“No, certainly not; the game is in their woods, it is fed on their grass, and you have no right to throw your boar-spear at a buck which belongs to my lord the Duke of Orleans.”

“And who told you that I threw a boar-spear at his buck?” replied Thibault, advancing towards Agnelette in an almost threatening manner.

“Who told me? why, my own eyes, which, let me tell you, do not lie. Yes, I saw you throw your boar-spear, when you were hidden there, behind the beech-tree.”

Thibault’s anger subsided at once before the straightforward attitude of the girl, whose truthfulness was in such contrast to his falsehood.

“Well, after all,” he said, “supposing a poor devil does once in a way help himself to a good dinner from the super-abundance of some great lord! Are you of the same mind, Mademoiselle Agnelette, as the judges who say that a man ought to be hanged just for a wretched rabbit? Come now, do you think God created that buck for the Baron more than for me?”
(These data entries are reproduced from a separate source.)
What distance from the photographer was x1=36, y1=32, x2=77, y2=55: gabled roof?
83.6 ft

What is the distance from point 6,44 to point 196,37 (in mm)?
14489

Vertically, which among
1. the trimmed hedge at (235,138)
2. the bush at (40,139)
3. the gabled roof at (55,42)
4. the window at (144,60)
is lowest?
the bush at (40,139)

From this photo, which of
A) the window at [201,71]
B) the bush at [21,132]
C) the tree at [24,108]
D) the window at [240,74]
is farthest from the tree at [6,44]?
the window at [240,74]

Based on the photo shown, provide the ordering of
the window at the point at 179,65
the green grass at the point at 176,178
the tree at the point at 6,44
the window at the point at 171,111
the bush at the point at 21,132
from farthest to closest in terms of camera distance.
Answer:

“God, Monsieur Thibault, has told us not to covet other men’s goods; obey the law of God, and you will not find yourself any the worse off for it!”

“Ah, I see, my pretty Agnelette, you know me then, since you call me so glibly by my name?”

“Certainly I do; I remember seeing you at Boursonnes, on the day of the fête; they called you the beautiful dancer, and stood round in a circle to watch you.”

Thibault, pleased with this compliment, was now quite disarmed.

“Yes, yes, of course,” he answered, “I remember now having seen you; and I think we danced together, did we not? but you were not so tall then as you are now, that’s why I did not recognise you at first, but I recall you distinctly now. And I remember too that you wore a pink frock, with a pretty little white bodice, and that we danced in the dairy. I wanted to kiss you, but you would not let me, for you said that it was only proper to kiss one’s vis-á-vis, and not one’s partner.”